Do You Love Bees? A Practical Guide for Implementing Pollinator Policy
June 19, 2020 | This is a guest blog from Representative Rick Hansen, who has championed pollinator protection in Minnesota. In this blog, he outlines the progress and success of his state in protecting all pollinators – including native bees, butterflies, and moths.
We have been working on pollinator policy for nearly 10 years in Minnesota. Throughout this journey, we have emphasized science and a diverse set of approaches. Pollinators are under threat from a variety of stressors: poor habitat, poor nutrition, parasites, and pesticides. In Minnesota, we have attempted to address all with a variety of approaches. We have found that pesticides are the most problematic issue to resolve.
Throughout our efforts, we have kept the focus on all pollinators, especially the native bees, butterflies, and moths, not just honeybees. Diversity is strength. Using multiple approaches (investing in research, changing statutes, and creating new programs) for multiple problems provides better outcomes.
We invested in building and staffing the University of Minnesota Bee Lab and directed state agencies such as the Minnesota Department of Natural Resources, Minnesota Zoo, and the Minnesota Board of Water & Soil Resources (private lands assistance) to develop and implement pollinator assessment, habitat, and research.
- We incorporated more pollinator training in pesticide training and education law (2017).
- We developed a compensation program (2014) for beekeepers who lost bees due to pesticide incidents.
- We required new public lands to have pollinator habitat (2019).
- We required that labels on greenhouse plant sales do not market as pollinator-friendly (2018) when they are not.
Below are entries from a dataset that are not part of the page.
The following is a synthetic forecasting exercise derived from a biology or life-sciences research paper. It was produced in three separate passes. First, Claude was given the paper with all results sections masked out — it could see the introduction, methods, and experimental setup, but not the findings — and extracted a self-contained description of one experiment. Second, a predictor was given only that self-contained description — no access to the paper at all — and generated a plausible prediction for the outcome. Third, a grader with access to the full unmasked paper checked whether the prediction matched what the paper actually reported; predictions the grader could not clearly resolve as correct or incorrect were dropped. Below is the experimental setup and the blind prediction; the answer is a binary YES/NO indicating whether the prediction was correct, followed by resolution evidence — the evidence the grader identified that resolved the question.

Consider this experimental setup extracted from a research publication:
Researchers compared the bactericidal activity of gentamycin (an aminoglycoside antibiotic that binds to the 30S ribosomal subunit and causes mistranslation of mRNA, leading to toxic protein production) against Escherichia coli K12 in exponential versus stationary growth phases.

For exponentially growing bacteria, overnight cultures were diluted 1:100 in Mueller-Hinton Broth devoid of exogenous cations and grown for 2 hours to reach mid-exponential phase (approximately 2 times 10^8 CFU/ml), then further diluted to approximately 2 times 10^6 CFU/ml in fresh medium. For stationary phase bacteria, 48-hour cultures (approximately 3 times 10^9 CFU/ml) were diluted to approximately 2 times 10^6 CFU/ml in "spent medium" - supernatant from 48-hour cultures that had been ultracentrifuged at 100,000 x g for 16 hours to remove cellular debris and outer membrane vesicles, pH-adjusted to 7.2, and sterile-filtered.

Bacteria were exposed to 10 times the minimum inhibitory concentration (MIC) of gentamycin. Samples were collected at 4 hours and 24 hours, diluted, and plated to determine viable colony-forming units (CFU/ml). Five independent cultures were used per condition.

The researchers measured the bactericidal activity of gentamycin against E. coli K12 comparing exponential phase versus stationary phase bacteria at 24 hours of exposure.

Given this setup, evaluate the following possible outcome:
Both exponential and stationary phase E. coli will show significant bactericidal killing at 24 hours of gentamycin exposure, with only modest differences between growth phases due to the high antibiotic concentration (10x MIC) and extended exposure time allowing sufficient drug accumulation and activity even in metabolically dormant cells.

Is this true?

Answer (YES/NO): NO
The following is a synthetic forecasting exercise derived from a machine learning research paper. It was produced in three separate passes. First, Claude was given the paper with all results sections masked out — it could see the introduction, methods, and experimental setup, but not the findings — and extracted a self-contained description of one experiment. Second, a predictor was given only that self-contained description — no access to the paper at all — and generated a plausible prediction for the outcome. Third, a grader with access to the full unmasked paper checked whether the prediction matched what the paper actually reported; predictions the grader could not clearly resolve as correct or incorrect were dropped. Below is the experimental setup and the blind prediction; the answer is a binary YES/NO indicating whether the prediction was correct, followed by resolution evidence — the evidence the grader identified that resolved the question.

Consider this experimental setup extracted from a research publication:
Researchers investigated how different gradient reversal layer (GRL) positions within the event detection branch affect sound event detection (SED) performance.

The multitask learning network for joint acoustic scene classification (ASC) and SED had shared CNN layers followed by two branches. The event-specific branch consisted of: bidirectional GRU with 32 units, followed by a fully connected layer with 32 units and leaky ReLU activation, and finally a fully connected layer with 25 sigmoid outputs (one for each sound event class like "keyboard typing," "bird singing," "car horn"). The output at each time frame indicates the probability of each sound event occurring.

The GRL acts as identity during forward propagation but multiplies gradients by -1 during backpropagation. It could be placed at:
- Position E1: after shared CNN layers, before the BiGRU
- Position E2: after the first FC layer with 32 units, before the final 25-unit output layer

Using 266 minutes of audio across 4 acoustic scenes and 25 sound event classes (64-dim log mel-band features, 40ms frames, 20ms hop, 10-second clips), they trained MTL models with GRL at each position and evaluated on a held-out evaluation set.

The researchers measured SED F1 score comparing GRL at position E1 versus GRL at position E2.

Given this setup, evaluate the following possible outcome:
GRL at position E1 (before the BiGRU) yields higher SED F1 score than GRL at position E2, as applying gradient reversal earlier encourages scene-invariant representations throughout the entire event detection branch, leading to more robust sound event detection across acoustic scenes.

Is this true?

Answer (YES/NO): YES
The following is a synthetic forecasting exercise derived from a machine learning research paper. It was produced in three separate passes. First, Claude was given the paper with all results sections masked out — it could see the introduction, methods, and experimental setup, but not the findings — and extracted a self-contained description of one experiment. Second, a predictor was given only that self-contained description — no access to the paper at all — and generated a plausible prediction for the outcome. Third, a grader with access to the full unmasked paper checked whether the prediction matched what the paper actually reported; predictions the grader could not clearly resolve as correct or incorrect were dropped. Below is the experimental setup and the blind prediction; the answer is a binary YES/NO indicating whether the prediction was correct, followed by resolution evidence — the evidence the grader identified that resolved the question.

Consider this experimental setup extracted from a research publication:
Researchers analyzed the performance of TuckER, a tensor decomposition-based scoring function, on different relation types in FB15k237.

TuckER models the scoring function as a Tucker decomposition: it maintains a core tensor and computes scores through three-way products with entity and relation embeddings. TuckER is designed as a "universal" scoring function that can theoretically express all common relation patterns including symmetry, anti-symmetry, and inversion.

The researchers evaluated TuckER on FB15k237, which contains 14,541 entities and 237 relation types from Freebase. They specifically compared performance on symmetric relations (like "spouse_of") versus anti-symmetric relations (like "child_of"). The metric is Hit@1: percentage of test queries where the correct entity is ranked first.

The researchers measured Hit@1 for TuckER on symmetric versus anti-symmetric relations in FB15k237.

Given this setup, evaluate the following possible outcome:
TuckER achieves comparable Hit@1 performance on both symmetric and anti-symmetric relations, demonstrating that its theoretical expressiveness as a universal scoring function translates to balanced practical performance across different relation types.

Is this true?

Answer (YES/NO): NO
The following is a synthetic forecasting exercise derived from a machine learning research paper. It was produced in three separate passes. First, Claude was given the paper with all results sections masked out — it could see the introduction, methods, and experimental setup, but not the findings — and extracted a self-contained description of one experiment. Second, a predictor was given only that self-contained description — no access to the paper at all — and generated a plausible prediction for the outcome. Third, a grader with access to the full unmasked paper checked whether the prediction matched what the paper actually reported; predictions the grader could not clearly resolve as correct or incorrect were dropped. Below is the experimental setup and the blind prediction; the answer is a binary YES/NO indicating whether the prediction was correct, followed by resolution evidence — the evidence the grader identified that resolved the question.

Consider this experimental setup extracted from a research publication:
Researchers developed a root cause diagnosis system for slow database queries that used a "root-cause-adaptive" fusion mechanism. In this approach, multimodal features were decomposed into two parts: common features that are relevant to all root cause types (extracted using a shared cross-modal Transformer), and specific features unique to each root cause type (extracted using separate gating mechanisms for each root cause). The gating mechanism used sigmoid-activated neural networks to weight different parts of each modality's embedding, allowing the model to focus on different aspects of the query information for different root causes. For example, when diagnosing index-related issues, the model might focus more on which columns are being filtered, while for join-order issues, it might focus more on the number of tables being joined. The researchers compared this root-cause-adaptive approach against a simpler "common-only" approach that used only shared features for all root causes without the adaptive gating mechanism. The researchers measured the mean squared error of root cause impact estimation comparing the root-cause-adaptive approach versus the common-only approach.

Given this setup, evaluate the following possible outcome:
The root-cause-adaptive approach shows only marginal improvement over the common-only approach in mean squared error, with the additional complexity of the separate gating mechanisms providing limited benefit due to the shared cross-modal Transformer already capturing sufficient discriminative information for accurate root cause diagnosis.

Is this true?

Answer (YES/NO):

For years we have heard from the rural, agricultural interests: “What are you doing about the city folks and their lawncare?” In the fall of 2018, we used the press to promote the idea of “Lawns2Legumes.” We used the same model as agricultural soil and water conservation cost-share to provide technical and financial assistance to homeowners and communities to convert their lawns to pollinator habitat (using science and appropriate habitat). We appropriated $900,000 from our lottery proceeds in the Environment and Natural Resources Trust Fund. Demand for Lawns2Legumes, even during these difficult times, has been immense and intense throughout Minnesota in rural, suburban, and urban communities. Pollinators unite people.
Minnesota made the Rusty Patched Bumble Bee (Bombus affinis) our State Bee to help protect this very endangered species. We also targeted funding from the Lawns2Legumes program to help protect the species. The public response has been great.
There are many options and avenues available to protect pollinators. We still have much work to do and are continuing our efforts. NCEL has a library of pollinator bills that we and other states have passed.